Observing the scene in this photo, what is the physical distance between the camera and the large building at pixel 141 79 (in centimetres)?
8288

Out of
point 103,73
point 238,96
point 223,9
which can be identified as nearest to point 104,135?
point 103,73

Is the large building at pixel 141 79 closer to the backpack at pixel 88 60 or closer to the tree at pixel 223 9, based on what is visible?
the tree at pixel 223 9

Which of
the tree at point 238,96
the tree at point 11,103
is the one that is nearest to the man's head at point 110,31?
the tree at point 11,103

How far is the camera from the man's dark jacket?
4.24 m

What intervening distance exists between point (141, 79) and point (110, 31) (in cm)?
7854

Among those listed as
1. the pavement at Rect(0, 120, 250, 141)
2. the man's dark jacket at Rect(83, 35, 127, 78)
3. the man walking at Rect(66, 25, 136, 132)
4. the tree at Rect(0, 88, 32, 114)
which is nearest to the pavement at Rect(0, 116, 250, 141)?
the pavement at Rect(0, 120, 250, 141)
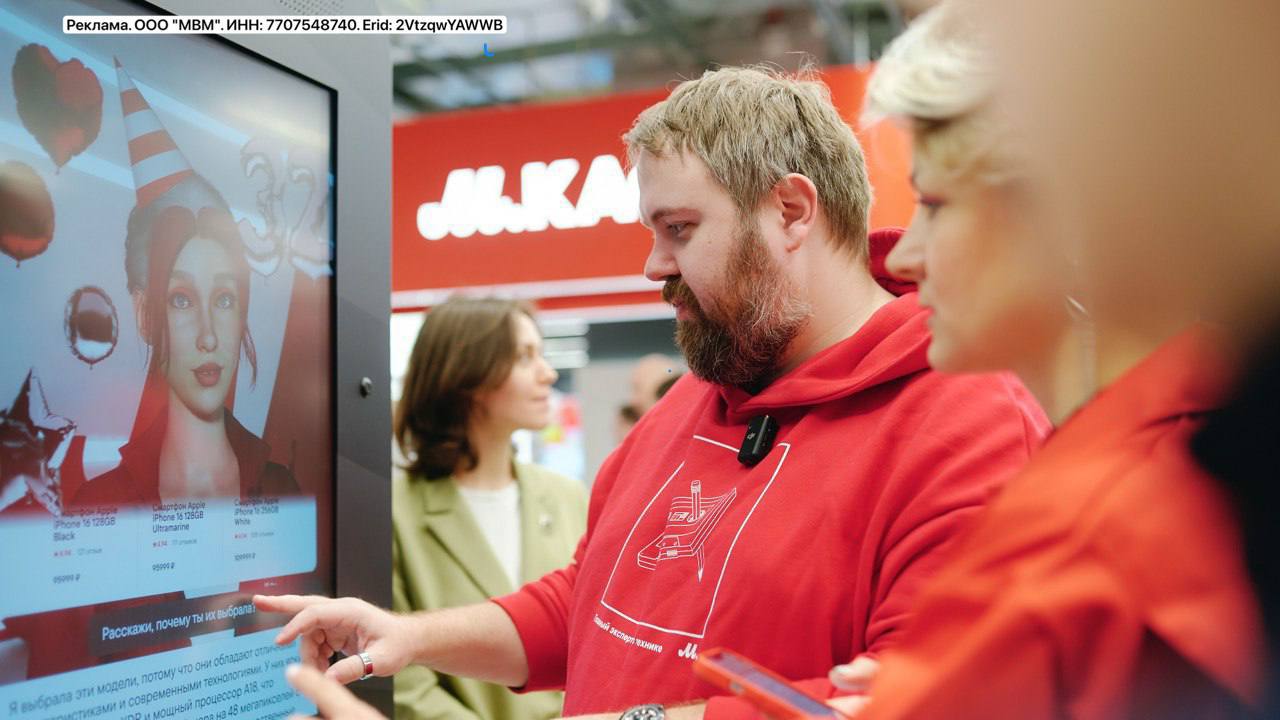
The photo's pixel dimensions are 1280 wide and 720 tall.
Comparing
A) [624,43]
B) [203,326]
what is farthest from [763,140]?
[624,43]

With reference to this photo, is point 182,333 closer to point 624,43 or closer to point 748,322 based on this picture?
point 748,322

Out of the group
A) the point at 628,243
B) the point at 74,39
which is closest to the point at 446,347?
the point at 74,39

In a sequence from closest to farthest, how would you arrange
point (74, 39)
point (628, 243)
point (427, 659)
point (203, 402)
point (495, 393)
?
1. point (74, 39)
2. point (203, 402)
3. point (427, 659)
4. point (495, 393)
5. point (628, 243)

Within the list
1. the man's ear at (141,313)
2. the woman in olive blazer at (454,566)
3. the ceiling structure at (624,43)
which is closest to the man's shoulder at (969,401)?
the man's ear at (141,313)

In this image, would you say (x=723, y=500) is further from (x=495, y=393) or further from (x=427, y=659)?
(x=495, y=393)

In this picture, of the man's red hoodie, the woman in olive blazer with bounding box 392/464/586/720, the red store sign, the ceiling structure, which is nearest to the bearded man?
the man's red hoodie

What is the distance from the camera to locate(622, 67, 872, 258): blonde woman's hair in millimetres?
1578

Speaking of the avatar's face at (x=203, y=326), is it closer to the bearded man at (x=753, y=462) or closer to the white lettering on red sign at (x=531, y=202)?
the bearded man at (x=753, y=462)

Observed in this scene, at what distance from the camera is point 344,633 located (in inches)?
56.0

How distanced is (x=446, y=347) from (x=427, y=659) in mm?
1330

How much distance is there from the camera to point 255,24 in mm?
1348

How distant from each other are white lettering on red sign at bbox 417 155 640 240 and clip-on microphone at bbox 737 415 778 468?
3.31 meters

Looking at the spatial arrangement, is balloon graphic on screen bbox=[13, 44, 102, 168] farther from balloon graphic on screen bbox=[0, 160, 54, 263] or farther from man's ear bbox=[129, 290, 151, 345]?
man's ear bbox=[129, 290, 151, 345]

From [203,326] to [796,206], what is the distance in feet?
2.89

=-=-=

- Set task: Rewrite every item with "camera" swapped for "viewer" and nothing else altered. Leave the pictures out of your answer.

- Problem solution:
Observing the scene in this photo, what is the physical distance between the viewer and the large building at pixel 141 79 (in centimetres)?
8288

Out of
point 103,73
point 238,96
point 223,9
which can be identified as nearest to point 104,135?
point 103,73

Is the large building at pixel 141 79 closer to the backpack at pixel 88 60 or closer to the tree at pixel 223 9, based on what is visible?
the tree at pixel 223 9

Which of
the tree at point 238,96
the tree at point 11,103
is the one that is nearest to the man's head at point 110,31?
the tree at point 11,103

How far is the viewer from the man's dark jacket?
4.24 m

What intervening distance exists between point (141, 79) and point (110, 31) (in cm)?
7854

Among those listed as
1. the pavement at Rect(0, 120, 250, 141)
2. the man's dark jacket at Rect(83, 35, 127, 78)
3. the man walking at Rect(66, 25, 136, 132)
4. the tree at Rect(0, 88, 32, 114)
which is nearest to the pavement at Rect(0, 116, 250, 141)?
the pavement at Rect(0, 120, 250, 141)
The photo's pixel dimensions are 1280 wide and 720 tall.
Comparing
A) [624,43]
B) [203,326]
what is farthest from [763,140]?
[624,43]

With reference to this photo, is point 182,333 closer to point 624,43 or closer to point 748,322 based on this picture?
point 748,322

Out of the group
A) the point at 628,243
B) the point at 74,39
which is closest to the point at 446,347?
the point at 74,39

In a sequence from closest to farthest, how would you arrange
point (74, 39)
point (628, 243)
point (427, 659)
point (203, 402)
point (495, 393)
?
1. point (74, 39)
2. point (203, 402)
3. point (427, 659)
4. point (495, 393)
5. point (628, 243)

Within the list
1. the man's ear at (141,313)
2. the woman in olive blazer at (454,566)
3. the ceiling structure at (624,43)
which is closest to the man's shoulder at (969,401)?
the man's ear at (141,313)

In this image, would you say (x=723, y=500) is further from (x=495, y=393) or further from (x=427, y=659)?
(x=495, y=393)

In this picture, of the man's red hoodie, the woman in olive blazer with bounding box 392/464/586/720, the red store sign, the ceiling structure, which is nearest to the bearded man?
the man's red hoodie

What is the distance from the viewer to locate(622, 67, 872, 258): blonde woman's hair in millimetres?
1578

Speaking of the avatar's face at (x=203, y=326), is it closer to the bearded man at (x=753, y=462) or closer to the white lettering on red sign at (x=531, y=202)?
the bearded man at (x=753, y=462)

Observed in this scene, at what distance from the viewer is point 344,633 located (in inches)?
56.0

How distanced is (x=446, y=347) from (x=427, y=659) in mm?
1330

How much distance is there from the viewer to point 255,24 in mm?
1348

How distant from each other are white lettering on red sign at bbox 417 155 640 240 and clip-on microphone at bbox 737 415 778 468?
3.31 meters

Looking at the spatial arrangement, is balloon graphic on screen bbox=[13, 44, 102, 168] farther from balloon graphic on screen bbox=[0, 160, 54, 263] or farther from man's ear bbox=[129, 290, 151, 345]?
man's ear bbox=[129, 290, 151, 345]

From [203,326] to [796,206], what is the distance in feet?
2.89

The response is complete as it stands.